Of course, this is body not mind, like writing, so I’m not saying there are implications on fiction prizes here or not.
April 27th, 2006 at 4:39 pm
I think it’s easy for us late-sixties babies to forget that the world wasn’t always so receptive to efforts of mere women. My copy of The Diviners has, as its highest praise on the back cover, a quotation that says that it’s a wonderful books for women, that it will resonate with women everywhere (something to that effect, I don’t have it with me to quote verbatim.) It was printed in 1973, not so long ago.
So while I agree that it’s repugnant to have women recognized as a separate class (better to be judged on merit alone, no question) , It’s still important to recognize that not everyone thinks that way. In 1990, right after I finished my Master’s degree, I lived in England for a couple of years, working as an office temp because that’s what my visa would allow and so I’d have some money to travel. One afternoon, a man I was working with thought he was making jolly good conversation with me, not knowing I had a Master’s degree, by telling me that the best money he’d ever spent was on secretarial school for his daughter. This was 1990.
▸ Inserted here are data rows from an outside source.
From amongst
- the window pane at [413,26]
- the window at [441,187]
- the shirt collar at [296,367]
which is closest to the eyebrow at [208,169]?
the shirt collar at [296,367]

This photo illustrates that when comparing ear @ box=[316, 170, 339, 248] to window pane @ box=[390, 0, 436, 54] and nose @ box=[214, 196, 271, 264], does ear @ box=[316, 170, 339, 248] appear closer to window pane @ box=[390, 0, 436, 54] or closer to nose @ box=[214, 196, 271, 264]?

Maybe in another 20 years the Orange Prize will be unnecessary, once all those sexist white British guys are dead.
April 28th, 2006 at 6:56 am
If the history of the Booker prize is the fulcrum here, then I think the locus of the focus is a little misplaced. Sure, in the corporate world, women still have to fight for equal pay, and sure, the nastiness of sexism is still rampant in many corridors of public and private life, but the time when women authors were under-represented in the book world has been over for quite some time now.
From where I sit, in the trenches of retail bookselling, more women buy and read more books written by women than anything else. Women authors are getting published (often by women publishers and editors) and reaching their audience (often quite successfully) and there really isn’t much to stand in their way (excpet such things as might stand in the way of any author, regardless of sex).
Basically, I’ve started to see these women-only book prizes as a self-imposed gender ghetto.
April 29th, 2006 at 7:23 am
Ah yes, but we were talking about book prizes, not book selling or even publishing.
May 23rd, 2006 at 4:15 am
But the publishing industry and book prizes are related: There are women’s novel bought by women after reading about them in woman’s own and women’s sections of the paper, hearing them reviewed on woman’s hour, and seeing them nominated for the prize for women’s fiction.
If there is a ghetto, it’s massive and it’s made up of beachfront property.
Paul is right, there is a publishing female only fast-track completely locked off from men. The women’s publishers publish books by women and get them reviewed in women’s magazines. The real reason for the Orange prize is £’s: Women publishers know that a nomination for a female-only book award will get them plenty of publicity in the vast numbers of ‘women’s’ sections across the media
And as for justifying the need for the Orange prize by quoting what someone said to you 16 years ago: Ask any man who’s worked in a predominantly female environment and they’ll tell you that sexism is a two-way street, and women practice it as much as men. It isn’t a justification to say “I’ve met sexist men”. So what? I’ve met sexist women. There should simply be no discrimination at the starting post: There should be no women-only prizes, just as there should be no men-only prizes, unless there are clear-cut (usually physical) reasons why (such as the Olympics).
Should the Orange prize exist? No. Is it sexist? Yes. Should there be a men-only prize? No. Could there be? After the Orange maybe, before – no
March 19th, 2007 at 6:56 pm
You know the biggest irony about this prize is that it is simply designed to plug mobile phones. They are a nuisance, you try reading a book on the tube or bus with some idiot next to you babbling inanely into this infernal device. Orange is to literature what the Black and White Minstrel Show is was to race relations. They don’t mix!